*ÜBUNGSTEXT:*

::::::

Die „Bissula“ sei „kein kleines Flussschiff, sondern ein seetauglicher Handelssegler“, erklärte Projektleiter Christoph Schäfer der Mitteilung zufolge. „Zwar konnten wir auf der Mosel die wesentlichen Daten zu den Segeleigenschaften erheben, allerdings ist es noch wichtig, die Wirkung des Wellenschlags auf See zu messen – am besten natürlich im Mittelmeer.“ Im Projekt mit im Boot ist auch die Hochschule Trier: Maschinenbauer unter Leitung von Professor Karl Hofmann-von Kap-herr unterstützten die Forschungsarbeiten auf der Mosel.

Die Bucht von Cannes biete vor allem wegen der Windverhältnisse „hervorragende Bedingungen“ für das Forschungsvorhaben, teilte Junior-Professor Pascal Warnking mit, der auch zur wissenschaftlichen Schiffscrew gehören wird. Er hat im Rahmen des Projekts mit moderner Software die antiken Seerouten von Frachtschiffen mit berechnet.

::::::

*BEREITGESTELLTES MATERIAL:*
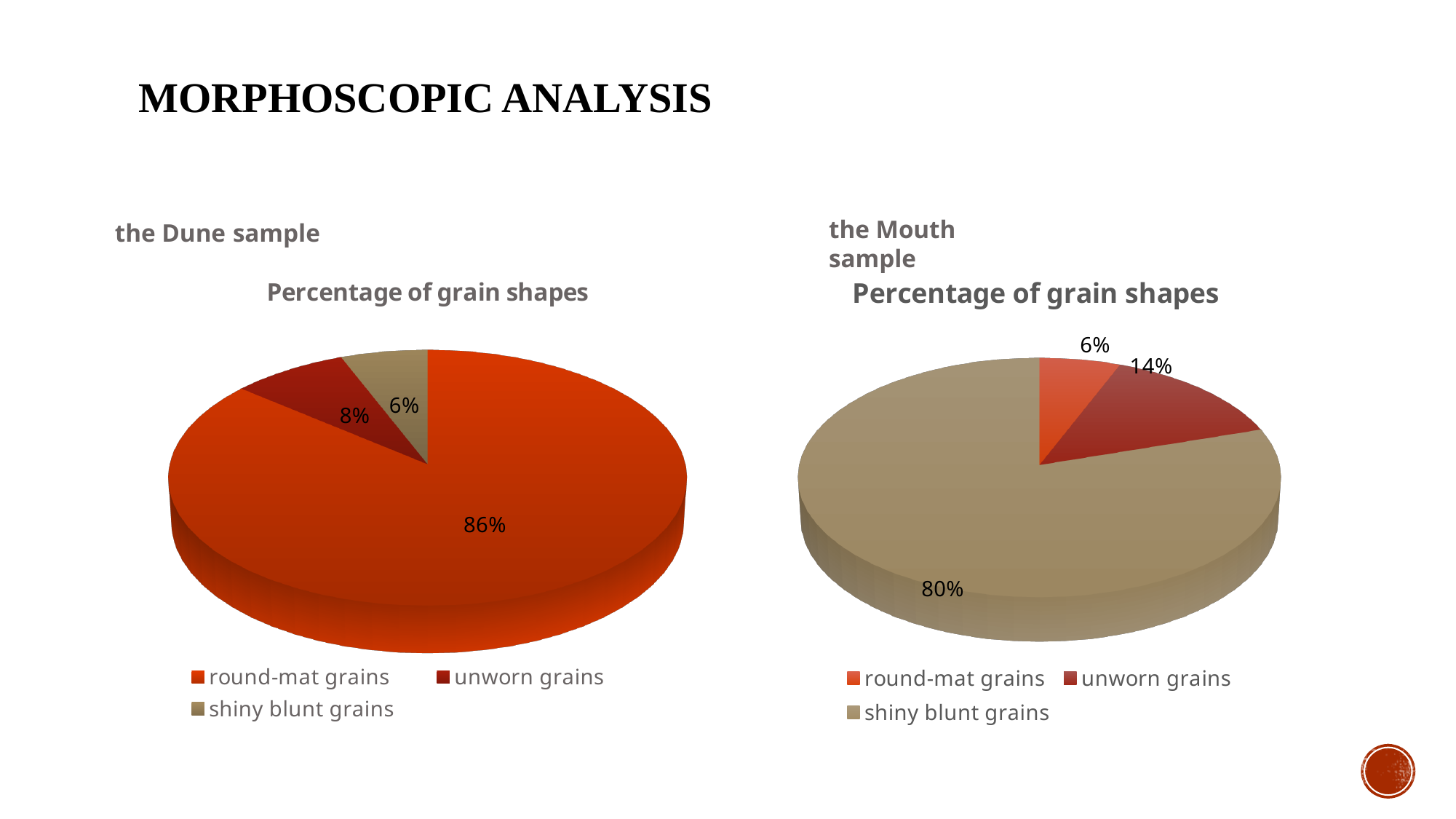
In the Mouth sample pie chart, what percentage is unworn grains? 14% How many categories does the Dune sample pie chart show? 3 What is the title of the Dune sample chart? Percentage of grain shapes In the Dune sample pie chart, which grain shape has the smallest share? shiny blunt grains In the Dune sample pie chart, what percentage is round-mat grains? 86% In the Mouth sample pie chart, which grain shape has the smallest share? round-mat grains In the Dune sample pie chart, what is the difference between the round-mat grains share and the unworn grains share? 78% Which is larger: the unworn grains share in the Dune sample or the unworn grains share in the Mouth sample? the Mouth sample In the Mouth sample pie chart, which grain shape has the largest share? shiny blunt grains What type of chart is used for the Mouth sample? pie chart In the Dune sample pie chart, what percentage is unworn grains? 8% In the Mouth sample pie chart, what percentage is shiny blunt grains? 80%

::::::

*AUFGABE 1:*
Nenne alle Personen, die im Text über die „Bissula“ namentlich vorkommen, und gib zu jeder die dort genannte Funktion an.
*AUFGABE 2:*
Führe den Text über die „Bissula“ im Anschluss an seinen letzten Satz weiter.

*SCHRIFTLICHE ANTWORT 1:*
- Christoph Schäfer: Projektleiter
- Karl Hofmann-von Kap-herr: Professor, leitet die Maschinenbauer der Hochschule Trier
- Pascal Warnking: Junior-Professor, wird zur wissenschaftlichen Schiffscrew gehören

*SCHRIFTLICHE ANTWORT 2:*
Vorlage für die „Bissula“ war ein an der französischen Küste bei Marseille gesunkenes Schiff aus dem 3. Jahrhundert, das als Wrack in den 1980er Jahren ausgegraben worden war. Die Pläne für den originalgetreuen Nachbau stammten aus dem Museum für Antike Schifffahrt in Mainz. Die Forscher hatten den Segelfrachter von 2017 bis 2019 mit Studenten und Handwerkern originalgetreu nachgebaut. Das Holz kam aus dem Stadtwald Trier.

Schäfer ist Professor für Alte Geschichte an der Uni Trier und gilt als führender Experte für antike Schifffahrt. Er hatte schon vor der „Bissula“ antike Modelle rekonstruiert, beispielsweise eine Prahm mit dem Namen „Secundinia“, die mit Hilfe Wittlicher Schüler 2015 entstand (mehr Infos zu den Projekten und Forschungsergebnissen auch auf https://roemerschiffe.de/).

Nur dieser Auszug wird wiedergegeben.